И так они плывут, потеряв счет времени, по чёрным просторам, пока наконец не утыкаются в Край-камень – шмат тверди, за которым вовсе ничего нет, фрагмент железного крыла десяти вёрст в размахе, рисующий чудовищный эллипс вокруг светила за господень год – девять сотен и двенадцать земных лет. «Ихуиил» ошвартовывается у края, Серёга и Разок сбрасывают сходни. Андрей спускается на берег и поворачиваясь вокруг своей оси, перпендикулярной к плоскости эклиптики, окидывает взглядом пространство от солнца к звездному месиву и снова к солнцу. Он смотрит внимательно, никого не ожидая увидеть и никого не видя. Тьма безвидна и пуста и никто не носится в ней. Андрей ложится лицом вниз на рябую поверхность Край-камня и замирает.

Ихуиил наклоняется над ним и берёт на руки. Серёга Антипин встаёт на краю крыла спиной к бездне и говорит:

– Постничеством работавшего Тебе, Христе, и православием на земли, прослави. Спасе, на небеси. Мир оставльшего и в честнем жительстве пожившего благочестно, прослави. Спасе, на небесех.

– Блажен путь, воньже идеши, брате, днесь, яко уготовася тебе место упокоения, – продолжает Разокхали Раджабов, встав рядом с Серёгой.

– Душе моя, душе моя, восстани, что спиши, конец приближается, и нужда ти молвити; воспряни убо, да пощадит тебе Христос Бог. Иже везде сый и вся исполняли, – заканчивает Мелис Жумакеев и встаёт рядом с Разоком.

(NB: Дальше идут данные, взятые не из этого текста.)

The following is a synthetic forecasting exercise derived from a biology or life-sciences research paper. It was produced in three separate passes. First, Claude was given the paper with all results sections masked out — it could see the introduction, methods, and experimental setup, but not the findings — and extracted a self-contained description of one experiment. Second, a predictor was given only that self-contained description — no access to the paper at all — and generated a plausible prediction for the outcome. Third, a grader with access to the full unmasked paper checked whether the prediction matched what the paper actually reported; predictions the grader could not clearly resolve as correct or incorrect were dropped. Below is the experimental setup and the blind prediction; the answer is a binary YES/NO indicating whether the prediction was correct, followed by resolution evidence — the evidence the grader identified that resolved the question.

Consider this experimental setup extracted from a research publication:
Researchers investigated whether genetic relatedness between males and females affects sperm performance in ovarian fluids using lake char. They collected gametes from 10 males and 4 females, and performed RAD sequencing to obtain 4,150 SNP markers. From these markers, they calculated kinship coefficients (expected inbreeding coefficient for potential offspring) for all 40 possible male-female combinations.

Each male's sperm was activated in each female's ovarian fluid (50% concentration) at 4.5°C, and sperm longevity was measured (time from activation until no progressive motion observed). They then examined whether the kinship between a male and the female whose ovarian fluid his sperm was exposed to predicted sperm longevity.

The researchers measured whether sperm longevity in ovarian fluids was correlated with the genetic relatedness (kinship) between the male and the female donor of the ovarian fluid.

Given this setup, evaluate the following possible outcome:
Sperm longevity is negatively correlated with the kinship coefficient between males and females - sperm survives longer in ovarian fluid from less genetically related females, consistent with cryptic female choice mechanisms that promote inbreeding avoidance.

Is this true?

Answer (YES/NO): NO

Затем все трое раскидывают руки крестом и падают, расправляя крылья, с края вниз, или вверх, или куда угодно, но прочь от Солнца, которое отсюда не больше бельма на воробьином глазу.

Ермак Тимофеевич

– Рассказать хорошую историю, сайиб, – сказал конь, – не то же самое, что построить по камушку большую башню, так только Бога гневить, если мне будет позволено. Рассказать хорошую историю – это как если высморкаться и обнаружить в носовом платке морского конька, глазной хрусталик, лист клёна, перья, керамику, злаки, часовой песок и вулканический пепел.

Ермак Тимофеевич цыкнул зубом, высморкался и уставился в горсть.

– Перья, значит, – сказал он немного погодя. – Ага. А где ты видел носовой платок, любопытно было бы узнать?

– Мой предок ходил под Салах ад Дином, – сказал конь. – У нас, небесных коней, наследственная память, сайиб. Салах был курд, но в целом весьма изысканных манер господин. Никогда не ел руками, не рыгал за столом, велел читать себе стихи и скакал только на кровных конях, если мне будет позволено.

– Ходил, ходил, а потом вернулся размножаться в Фергану, я правильно понял? Или прислал тебя маме по почте?

– Если будет угодно сайибу.

Ермак Тимофеевич многозначительно потряс рукой в воздухе.

– К вечеру я хочу видеть Иртыш, слышишь ты, травяной мешок? Пшёл!

– Товба, товба…

– Пшёл!

Оливковые, ореховые и пастельные человечки, стряхнутые Ермаком Тимофеевичем на снег, некоторое время беспорядочно метались туда-сюда, палили из автоматов, занимали круговую оборону, пускали сигнальные ракеты и что-то передавали по рации, но вскоре совершенно закаменели на морозе и потеряли способность двигаться.

А ночью пошёл снег.

Богоформа

Ничего смешного в ней, в Богоформе (Urbis Dei) короля Теодориха, конечно, не было. Она представляла из себя шар чуть меньше футбольного мяча, обтянутый чёрным пупырчатым материалом, как если бы небольшой арбуз засунули в кирзовое голенище. При нажатии на определенную точку сектор сферы – приблизительно с четвертушку – проворачивался и отъезжал внутрь, на манер забрала гагаринского шлема, открывая потаённое пространство. Что именно находилось там, внутри, мы не знаем, хотя некоторые авторы (Григорий Турский, например) сообщали, что это были знаки готского алфавита, горящие огнём во тьме. Но это вряд ли.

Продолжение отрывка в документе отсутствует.